» **TASK TO CARRY OUT**:
From the first line below to the last, reproduce the material exactly and leave out the images.
---+---
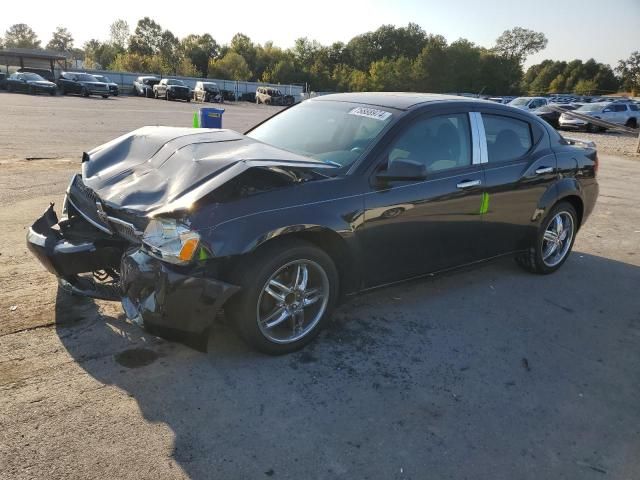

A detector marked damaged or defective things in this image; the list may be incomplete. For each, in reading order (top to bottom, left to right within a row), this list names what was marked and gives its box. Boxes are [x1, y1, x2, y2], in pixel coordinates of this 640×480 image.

shattered bumper [25, 202, 242, 342]
broken headlight [142, 218, 200, 264]
crumpled front hood [81, 126, 330, 213]
damaged black sedan [27, 94, 596, 356]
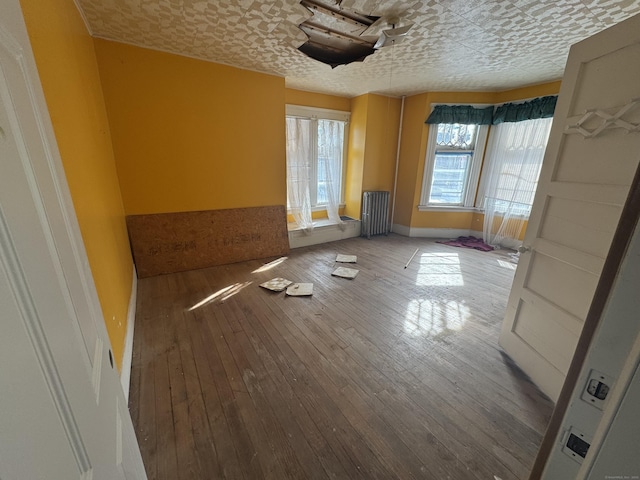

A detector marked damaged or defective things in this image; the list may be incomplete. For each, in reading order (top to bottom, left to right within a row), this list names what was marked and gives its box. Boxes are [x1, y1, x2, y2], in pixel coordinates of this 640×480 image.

damaged ceiling hole [296, 0, 380, 68]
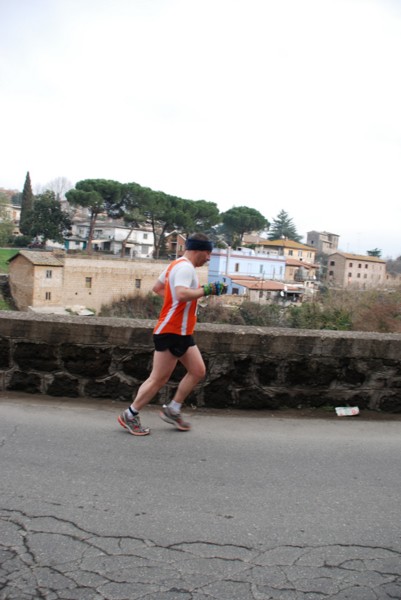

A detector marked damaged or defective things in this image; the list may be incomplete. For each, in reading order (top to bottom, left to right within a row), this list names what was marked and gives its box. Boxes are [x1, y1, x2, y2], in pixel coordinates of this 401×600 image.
---+---
» **REPLY**:
A detector marked damaged or defective things in this image; the list may be incomplete. For each, in reading order (top to bottom, left to right within a row), this list names what was marked and gives its box. Boxes are [x1, y1, x2, y2], in pixel coordinates of this 640×480 image.

shattered bumper [25, 202, 242, 342]
broken headlight [142, 218, 200, 264]
crumpled front hood [81, 126, 330, 213]
damaged black sedan [27, 94, 596, 356]

A detector marked damaged or defective things in this image; the list may be incomplete. For each, in reading order (top to bottom, left to right within a row), this list names what was marked and gives its box. Boxes are [x1, y1, x2, y2], in pixel coordinates of this 640×480 image.

damaged ceiling hole [296, 0, 380, 68]

A detector marked damaged or defective things in this image; the list may be incomplete. For each, in reading order (top to bottom, left to right within a row), this list names what was marked and gives its box. Boxes are [x1, y1, x2, y2], in pixel coordinates of this 401×600 image.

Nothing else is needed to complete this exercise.